Coating Method Makes Molecule-Thick Layers

Kevin Robinson

A method for dip coating a substrate with organic polymers may increase the efficiency of light-emitting diodes (LEDs) and computer displays while reducing costs and environmental hazards.
The technique, being explored by a group of MIT researchers, uses the natural affinity of opposite electrical charges to make coatings that are as thin as a single layer of molecules.
The researchers, led by Michael Rubner, begin with a substrate, which most often has a natural, slightly negative electric charge. They dip the substrate into a bath of a positively charged polymer that has been dissolved in water. The polymer responds to the charge of the substrate by sticking to it tightly. For the next layer, the researchers switch back to negatively charged molecules, which stick to the positive surface.
Rubner said researchers have layered as many as 25 substances on a single substrate. Using computers and robot dipping mechanisms, the researchers can automate the process.

• **GIVEN INFORMATION**:
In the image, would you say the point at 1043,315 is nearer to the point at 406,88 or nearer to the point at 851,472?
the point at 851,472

• **WRITTEN EXERCISE A**:
According to the dip-coating article, how many substances have researchers layered on a single substrate?
• **WRITTEN EXERCISE B**:
Write the next part of the dip-coating article, starting after its last sentence.

• **TASK RESULT A**:
As many as 25.

• **TASK RESULT B**:
Thinner layers
Because the technique creates thinner layers than are possible with conventional spin coating techniques, it can be used to tailor an LED for efficiency. The method can lay down polymers to enhance the injection of the electrons and holes necessary for the LED to work. It also can coat substrates as large as a sheet of paper with few pinholes that could short out the device, Rubner added.
The researchers can also control the smoothness of each surface, putting down layers that are little rougher than the molecular surface itself.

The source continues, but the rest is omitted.